According to reports, Mitt Romney had surgery to treat prostate cancer. Drew Angerer/Getty Images

Former governor of Massachusetts and Republican presidential nominee Mitt Romney received treatment for prostate cancer this summer, according to reports Monday from CNN, the Washington Post, CBS News and other news sites.

Related: Will Mitt Romney Become Senator for Utah?

In a statement to the Washington Post, an unidentified Romney aide told the paper, "Last year, Governor Mitt Romney was diagnosed with slow-growing prostate cancer.
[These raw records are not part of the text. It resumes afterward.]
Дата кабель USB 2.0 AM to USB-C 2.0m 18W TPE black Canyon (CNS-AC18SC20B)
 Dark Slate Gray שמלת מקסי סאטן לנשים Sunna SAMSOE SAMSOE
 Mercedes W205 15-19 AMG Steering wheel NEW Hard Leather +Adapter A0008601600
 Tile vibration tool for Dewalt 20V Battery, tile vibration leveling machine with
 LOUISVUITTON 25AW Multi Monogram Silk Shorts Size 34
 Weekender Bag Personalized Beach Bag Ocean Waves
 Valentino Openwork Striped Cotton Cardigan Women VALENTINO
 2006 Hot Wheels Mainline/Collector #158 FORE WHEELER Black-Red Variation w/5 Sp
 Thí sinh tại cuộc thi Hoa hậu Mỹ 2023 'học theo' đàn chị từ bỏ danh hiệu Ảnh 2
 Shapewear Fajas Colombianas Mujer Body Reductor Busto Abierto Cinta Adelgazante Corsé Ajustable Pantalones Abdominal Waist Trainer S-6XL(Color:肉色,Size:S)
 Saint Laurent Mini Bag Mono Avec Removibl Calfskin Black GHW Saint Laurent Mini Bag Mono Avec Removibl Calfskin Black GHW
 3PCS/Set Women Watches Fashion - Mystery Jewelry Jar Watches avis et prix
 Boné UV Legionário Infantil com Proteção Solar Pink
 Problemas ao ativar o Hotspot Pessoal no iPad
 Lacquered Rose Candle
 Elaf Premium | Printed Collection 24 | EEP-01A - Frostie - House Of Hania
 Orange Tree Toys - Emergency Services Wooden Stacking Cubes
The cancer was removed surgically and found not to have spread beyond the prostate."

A second source also talked to the paper about Romney's condition with the promise of anonymity. "Mitt Romney was treated over the summer for prostate cancer," the source told the paper. "He was treated surgically by Dr. Thomas Ahlering at UC Irvine Hospital in California. His prognosis is very good. He was treated successfully."

An unidentified source also spoke to CBS, which tweeted the breaking news. There were no other details about Romney's diagnosis.

NEW: Former GOP presidential nominee Mitt Romney was diagnosed with "slow-growing prostate cancer" last year, a Romney aide tells @MajorCBS; "the cancer was removed surgically and found not to have spread beyond the prostate."

— CBS News (@CBSNews) January 8, 2018

The National Institute of Health estimates that one in seven men will be diagnosed with the disease at some point in their lives. According to Dr. David Agus, director of the National Cancer Institute Physical Sciences in Oncology Center at the University of Southern California, the disorder is the most common form of non-skin cancer in men. He explained to Newsweek that the severity of the disease ranges. While some may live for years without treatment, roughly 35,000 men die annually from the disease.

Agus said the seriousness of the condition is based on two areas: How much cancer is present and whether the disease spread to the lymph nodes. According to the doctor, surgery or radiation are the most common treatment options, but neither is better than the other.

"Some patients just say, 'I want it out of me,'" he told Newsweek. "They're both equivalent." Research looking at post-treatment success within a few years shows similar outcomes.

Agus said the cancer is simply managed by treatments, not cured. "But the truth is, nobody in my mind is ever cured of a cancer," he said.

He said older men with more health problems often turn to radiation over surgery. Agus was not aware of Romney's particular case or treatment plan.

Romney remained mum Monday amid reports of his surgery. Agus said talking about a cancer diagnosis is important so it's not a taboo topic.

"Any time someone says pubically you have cancer, to me, they're heroes," Agus said.